Retards dans l’entrée sur le marché des génériques

Ceux qui produisent des génériques ont une vision complètement différente : les propositions de la Commission ne réduisent pas la protection des brevets, mais assurent au contraire son plein respect. “Une fois achevée, dans tous les États membres, la nouvelle réglementation garantit qu’il n’y aura même pas un jour de retard dans l’arrivée des médicaments génériques”, a déclaré à Today.it Stefano Collatina, président d’Egualia, l’organisation industrielle qui produit des génériques et des biosimilaires. “En Italie, un cas récent généré par l’incertitude de la législation communautaire a provoqué un retard de 6 mois dans l’entrée sur le marché d’un médicament antidiabétique générique, générant plus de 9 millions d’euros d’économies perdues pour le service public de santé”, a-t-il déclaré. ajoutée.

Grâce à l’everdissement, les entreprises qui produisent des génériques sont souvent poursuivies en justice par leurs plus grands concurrents, qui exploitent l’incertitude entourant l’expiration des brevets. Grâce à cette technique, le médicament contre l’arthrite Enbrel, vendu en Italie par Pfizer et qui, selon le portail BiopharmaDive aurait déjà généré 70 milliards d’euros de revenus et pourrait bénéficier d’un total de 37 ans de protection par brevet. Une énormité. “Les règles en discussion empêcheront l’extension anticoncurrentielle des monopoles au-delà de l’expiration de la période de propriété intellectuelle. Ce ne sont pas des mesures contre les intérêts de l’industrie européenne, qui en bénéficierait effectivement”, a précisé Collatina, dont l’organisation représente 86 entreprises. produire des génériques.
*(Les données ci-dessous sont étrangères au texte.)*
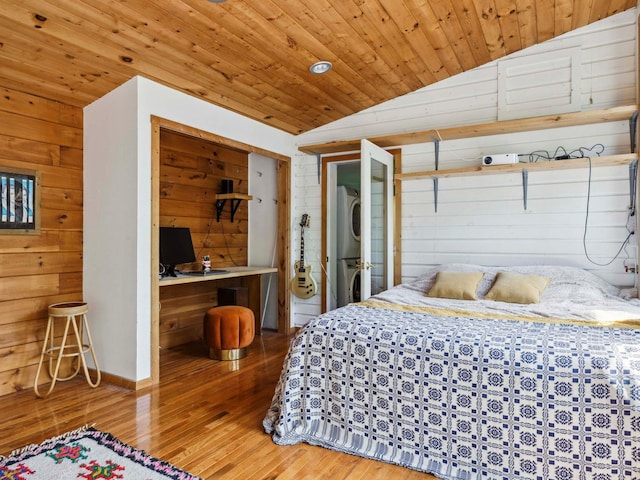 5221-5223 Rte 28, Mount Tremper, NY 12457 - bedroom with stacked washing machine and dryer, wood walls, vaulted ceiling, wooden ceiling, and wood finished floors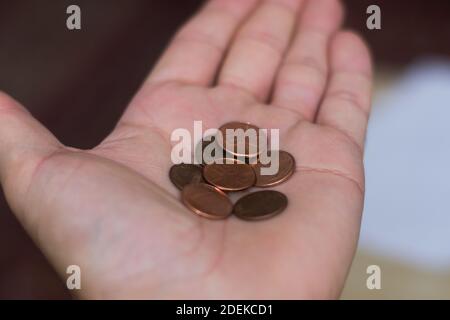 Persons hand holding out a a handful of United States of America (USA) pennies, a useless coin on a brown background. Money exchange. Selective Focus Stock Photo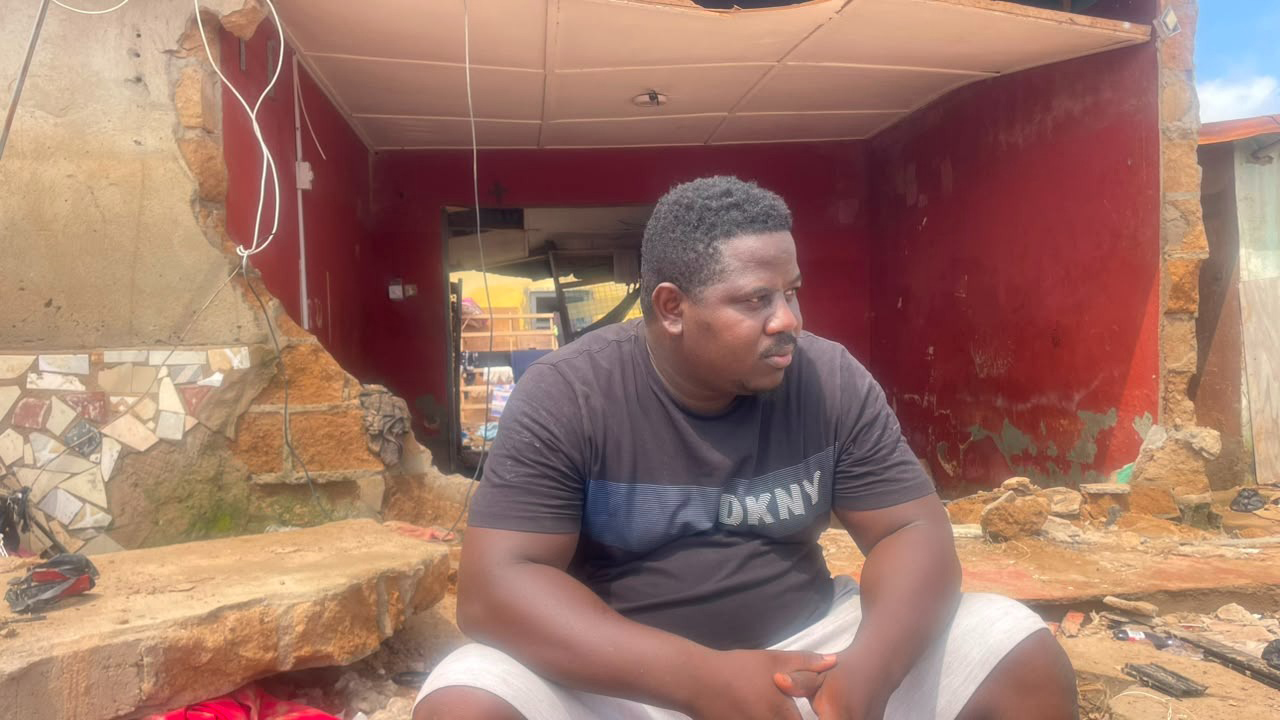 Ibrahim Mubarak, sitting on the debris of his partially collapsed room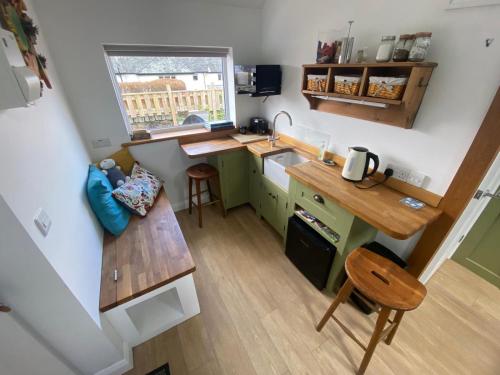 an overhead view of a small kitchen with a table at Claremont House Keswick in Keswick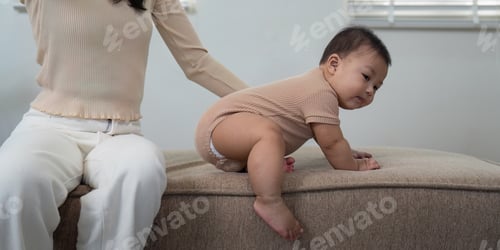 Preview: Supportive parent encouraging baby to crawl from the sofa in a stylish living room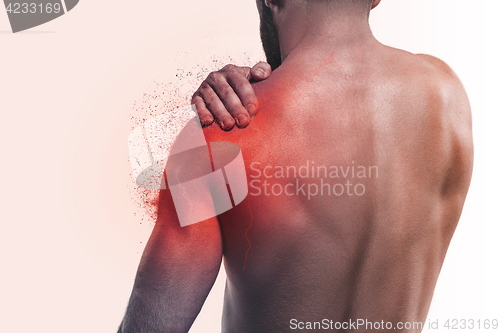 Image of Man with pain in shoulder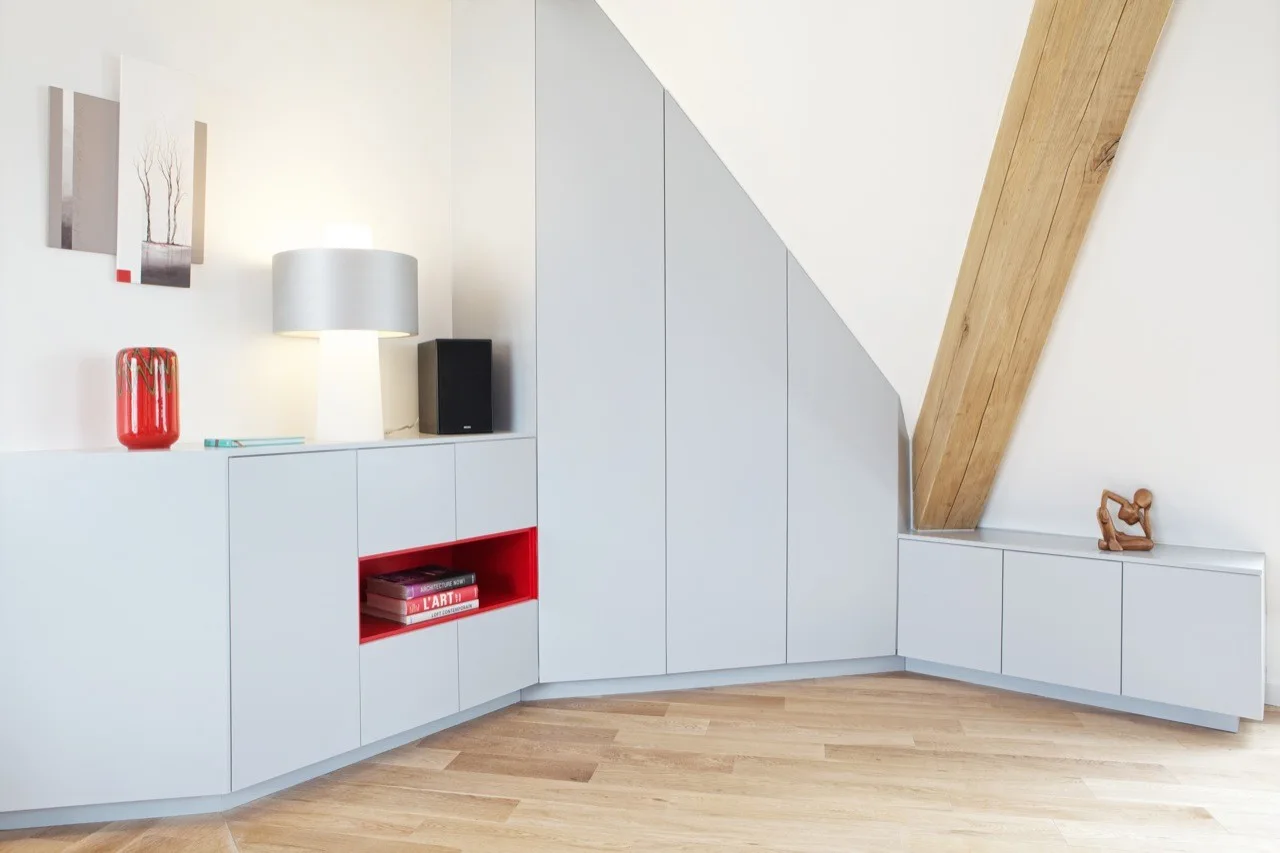 Custom light grey cabinets fitted under a sloped attic ceiling next to an exposed wooden beam and light wood flooring.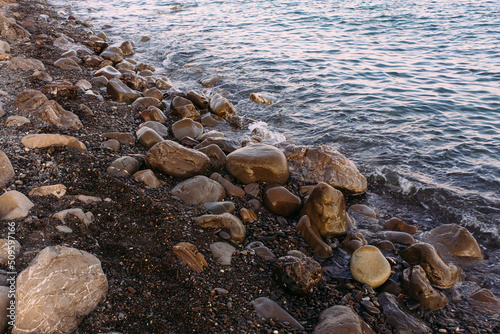  Seashore with pebbles and stones in the evening at sunset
Quoi qu’il en soit, les brevets ne sont pas le seul obstacle à surmonter.

Peu de propension à acheter des équivalents

Un récent rapport de Nomisma a souligné la nécessité de diffuser une culture plus encline à l’achat de génériques, peu répandus parmi les consommateurs italiens. Sommes-nous trop friands de marques ou de médecins et pharmaciens peu informés sur ces alternatives ? Alors qu’en Europe, les équivalents ont atteint 67 pour cent du marché en 2022, en Italie, nous sommes bloqués à 22 pour cent. Ceci malgré le fait que les équivalents sont à considérer comme des « jumeaux » par rapport aux brevetés, tant en termes de molécules utilisées que de doses. Il est davantage utilisé dans la province autonome de Trente (43,8%), dans le Frioul-Vénétie Julienne (40,9%) et dans le Piémont (39%). En revanche, les ventes en Sicile (22%), en Campanie (21,4%) et en Calabre (21,3%) ont été mauvaises. Avec une plus grande part de génériques, remboursés en tout ou en partie par le NHS, les coûts tant pour l’État que pour les utilisateurs seraient réduits.
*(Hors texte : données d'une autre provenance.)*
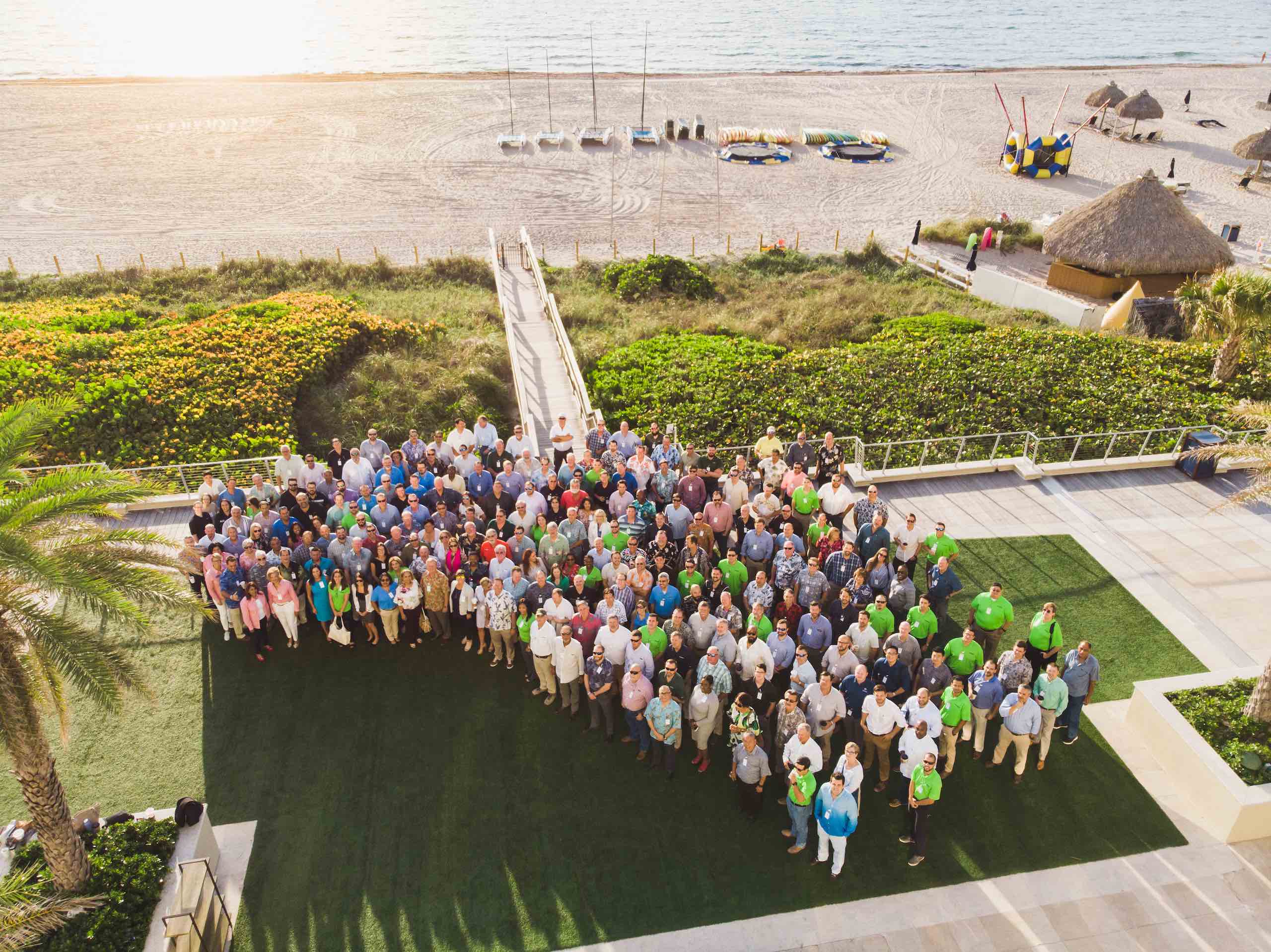 Moss Construction Fort Lauderdale Aerial view of group of people standing on green turf by a beach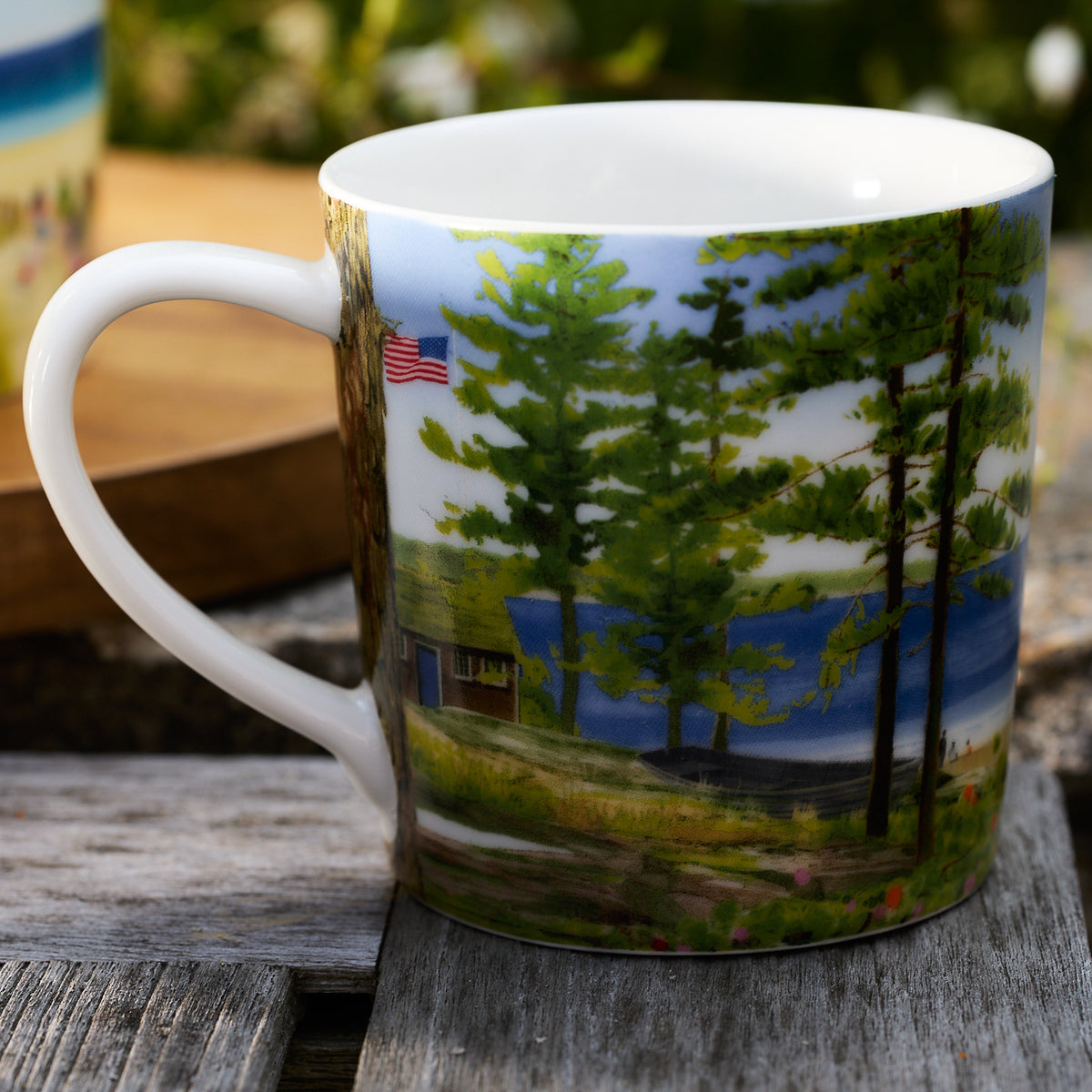 The Caskata X Felix Doolittle By the Sea Mugs, part of Caskata&#39;s charming gift sets, feature a painted scenic landscape with trees, a cabin, a lake, and an American flag, all displayed on rustic wooden surfaces.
Le grand cercle des patients exclus

Parallèlement se pose la question des biosimilaires, des médicaments « similaires » aux médicaments de référence en termes de qualité, d’efficacité et de sécurité, mais qui présentent de légères différences par rapport aux médicaments brevetés. Selon une étude récente, d’ici 2032, plus de 110 médicaments couverts par des brevets expireront, ouvrant ainsi un marché de 30 milliards d’euros en Europe, soit environ 15 milliards d’économies potentielles pour le secteur public et les citoyens de l’UE. Or, parmi les 26 produits les plus vendus, près d’un médicament sur trois (27 %) ne dispose actuellement pas de candidat biosimilaire. Les entreprises, qui ont besoin de 7 à 10 ans pour développer un produit de ce type, ne les ont même pas mis à l’ordre du jour.
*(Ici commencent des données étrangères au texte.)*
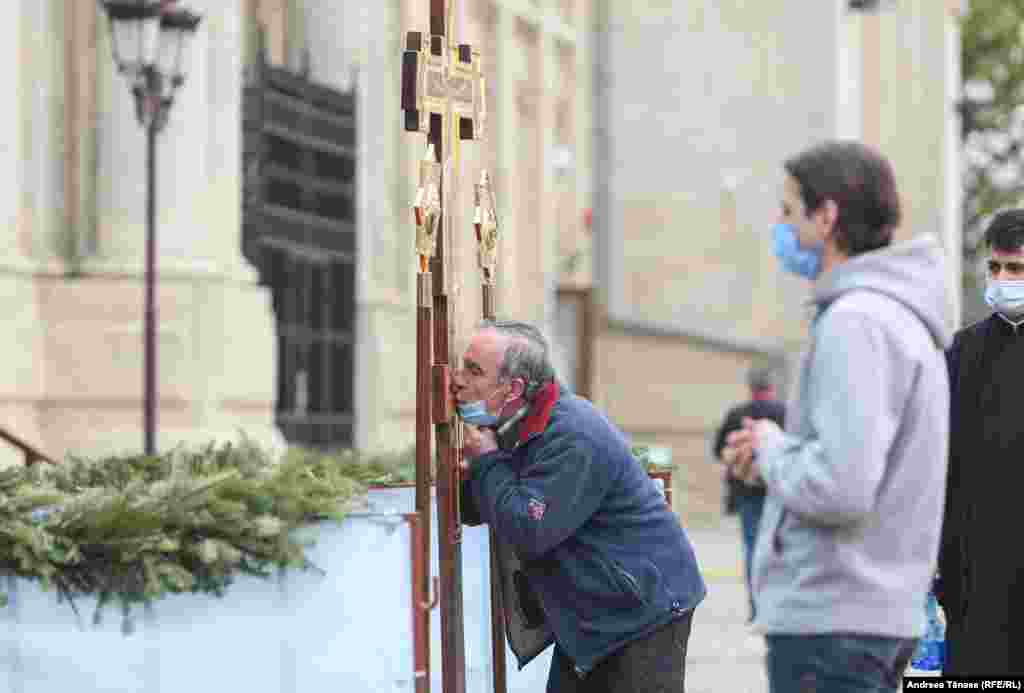 Un bărbat sărută o cruce &#238;n timpul slujbei religioase oficiată &#238;n Joia Mare, la Palatul Patriarhiei din București, Rom&#226;nia. 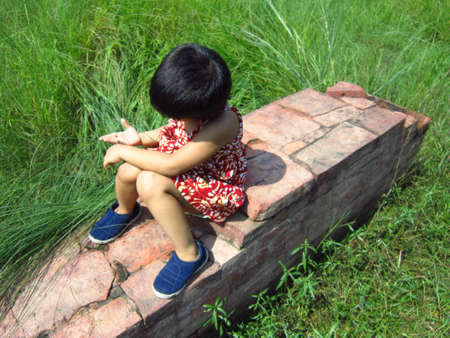 GIRL SITTING ON ARCHITECTURAL REMAINS AT KUMRAHARの写真素材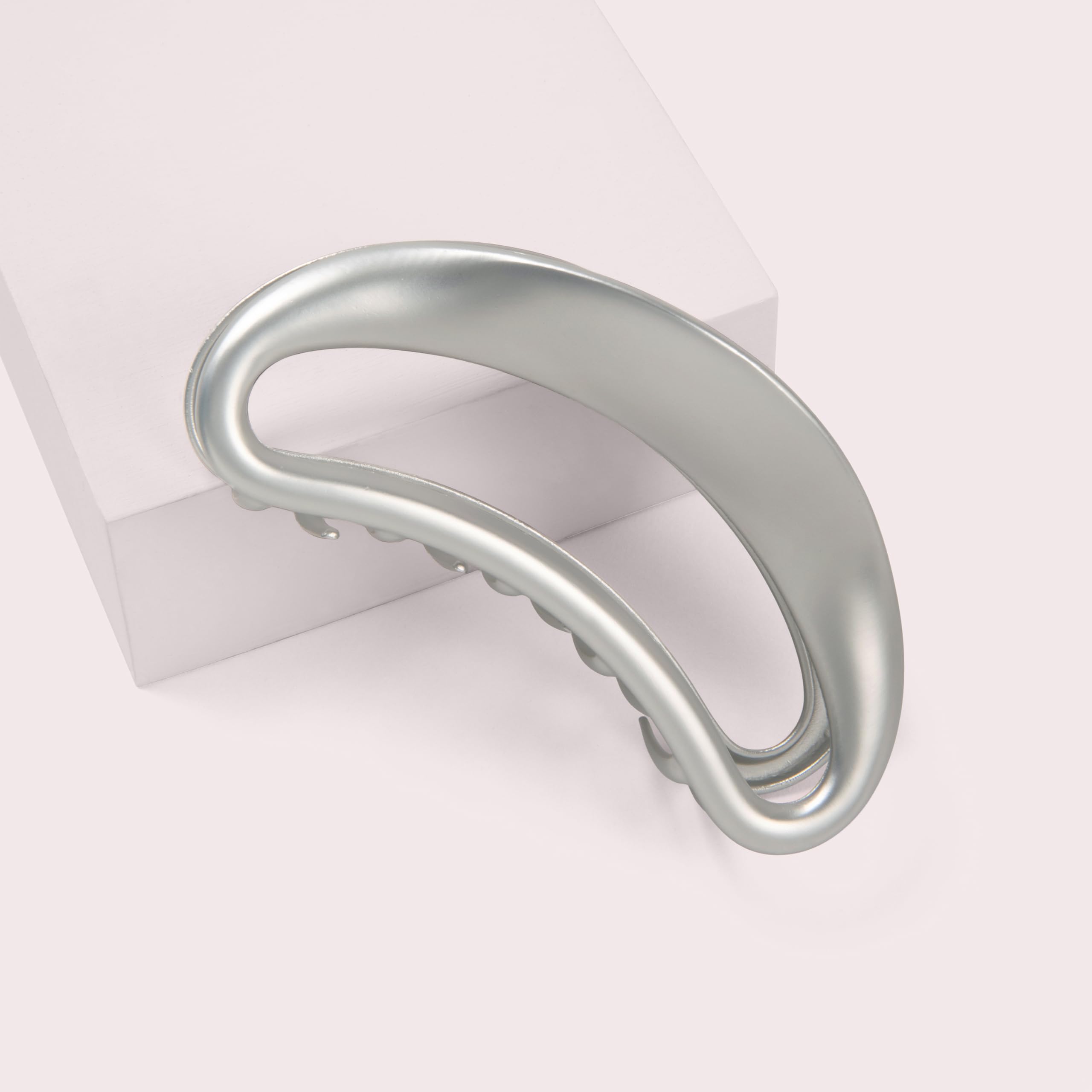 The Hair Edit Sculpted Silver Claw Clip half-up styling shows versatile, chic day-to-night wear.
Les pires données concernent les catégories de produits « peu vendus », qui devraient générer moins de 500 millions d’euros de ventes annuelles en Europe au moment de l’expiration. Au cours des 10 prochaines années, seuls 7 % d’entre eux disposeront d’un produit concurrent. La situation est bien pire pour les médicaments orphelins, où un seul médicament a jusqu’à présent suscité le développement de biosimilaires. Avec moins de produits en circulation et entre les mains de quelques producteurs, les coûts du traitement de certaines maladies resteront très élevés et supportables uniquement pour un petit cercle de personnes. Le cercle des patients « exclus » va au contraire s’élargir de plus en plus.